■ **What you will do**
**1)** Condense the paragraph in the excerpt to read that begins "Alun Morgan's sharing of a personal outdoor space" into a bulleted list that keeps its main facts.
**2)** Carry the account of the park on Millham Road forward from its last sentence.

Alun Morgan's sharing of a personal outdoor space (mentioned in my previous post) got me thinking about one of my own. The first one which came to mind was the park on Millham Road, Bishop's Cleeve, Gloucestershire (marked in blue) where I lived from the age of two until I was eight. In constrast to the growth of the rest of Bishop's Cleeve, relatively little has changed in this area over the past 30 years.  Crucially the park still borders the fields between Bishop's Cleeve and Gotherington. Millham Road and the nearby Oldacre Drive are Post War (Confirmed by the 1945 OS map below). It is possible to see to the right of the current Ariel photograph what was a disused railway line in my childhood which is now part of the Gloucestershire-Warwickshire Steam Railway. It was possible to climb the steep bank and walk along the railway until the GWR laid the track. The station on Station Road is clearly marked on the 1945 map, but I don't think any evidence of it remains. The railway line forms an imprecise boundary between Bishop's Cleeve and Woodmancote.

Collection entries
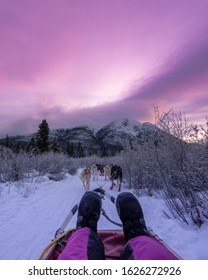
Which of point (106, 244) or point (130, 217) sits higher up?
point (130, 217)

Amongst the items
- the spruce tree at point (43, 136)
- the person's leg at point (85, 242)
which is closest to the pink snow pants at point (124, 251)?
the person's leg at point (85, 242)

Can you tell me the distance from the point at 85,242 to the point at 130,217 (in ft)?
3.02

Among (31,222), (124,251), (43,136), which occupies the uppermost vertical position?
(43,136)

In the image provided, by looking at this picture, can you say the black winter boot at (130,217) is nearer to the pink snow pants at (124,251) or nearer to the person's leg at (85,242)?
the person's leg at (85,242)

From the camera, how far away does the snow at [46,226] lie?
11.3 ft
==
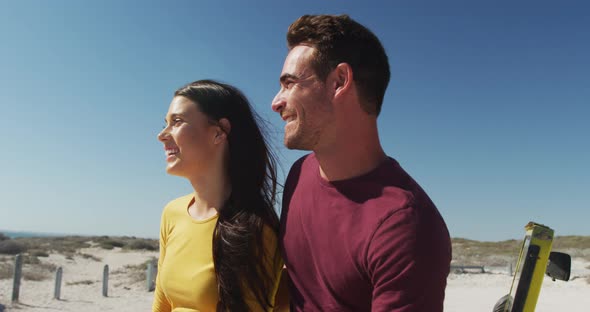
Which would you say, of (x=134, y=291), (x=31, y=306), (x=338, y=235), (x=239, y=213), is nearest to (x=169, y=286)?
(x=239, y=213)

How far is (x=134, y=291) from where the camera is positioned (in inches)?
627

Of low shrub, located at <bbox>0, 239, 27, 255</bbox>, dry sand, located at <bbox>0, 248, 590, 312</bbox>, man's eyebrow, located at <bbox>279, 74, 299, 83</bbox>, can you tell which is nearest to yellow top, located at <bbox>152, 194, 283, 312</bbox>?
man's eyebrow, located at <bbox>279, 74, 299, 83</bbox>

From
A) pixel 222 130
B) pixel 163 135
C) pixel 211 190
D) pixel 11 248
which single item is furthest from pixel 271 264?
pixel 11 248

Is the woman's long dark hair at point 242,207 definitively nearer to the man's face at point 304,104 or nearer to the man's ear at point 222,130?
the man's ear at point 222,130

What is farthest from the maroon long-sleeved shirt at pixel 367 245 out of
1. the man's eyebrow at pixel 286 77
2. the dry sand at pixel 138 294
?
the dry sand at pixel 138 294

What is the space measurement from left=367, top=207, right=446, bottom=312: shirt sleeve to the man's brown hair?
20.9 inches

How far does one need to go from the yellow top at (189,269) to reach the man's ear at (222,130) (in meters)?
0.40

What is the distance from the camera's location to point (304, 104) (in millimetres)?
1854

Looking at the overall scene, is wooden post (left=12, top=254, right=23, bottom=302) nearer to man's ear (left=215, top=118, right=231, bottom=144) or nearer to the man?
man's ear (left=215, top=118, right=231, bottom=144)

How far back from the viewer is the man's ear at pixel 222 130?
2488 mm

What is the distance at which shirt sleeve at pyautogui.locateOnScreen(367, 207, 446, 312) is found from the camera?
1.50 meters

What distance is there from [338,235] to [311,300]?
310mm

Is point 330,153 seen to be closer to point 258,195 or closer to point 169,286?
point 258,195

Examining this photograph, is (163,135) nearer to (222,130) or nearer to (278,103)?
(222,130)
* * *
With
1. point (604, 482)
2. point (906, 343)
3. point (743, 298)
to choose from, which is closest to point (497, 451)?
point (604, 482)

■ **Answer list**
**1)**
- Alun Morgan's sharing of a personal outdoor space prompted the writer to think of one of their own.
- The first that came to mind was the park on Millham Road, Bishop's Cleeve, Gloucestershire, marked in blue. The writer lived there from age two to eight.
- Unlike the rest of Bishop's Cleeve, the area has changed relatively little in 30 years. The park still borders the fields between Bishop's Cleeve and Gotherington.
- Millham Road and nearby Oldacre Drive are post-war, as the 1945 OS map confirms.
- To the right of the current photograph is what was a disused railway line in the writer's childhood. It is now part of the Gloucestershire-Warwickshire Steam Railway.
- Until the GWR laid the track, it was possible to climb the steep bank and walk along the line.
- The station on Station Road is marked on the 1945 map, but the writer thinks no evidence of it remains.
- The railway line forms an imprecise boundary between Bishop's Cleeve and Woodmancote.

**2)**
I am not entirely sure why I thought of this location in such a way. The field was very uneven and people would walk their dogs on it without cleaning up afterwards. I also have strong memories of the rusty goalposts.

Want to reflect on your own personal spaces? You can get recent images from google earth and nineteenth and twentieth century OS maps from British History Online.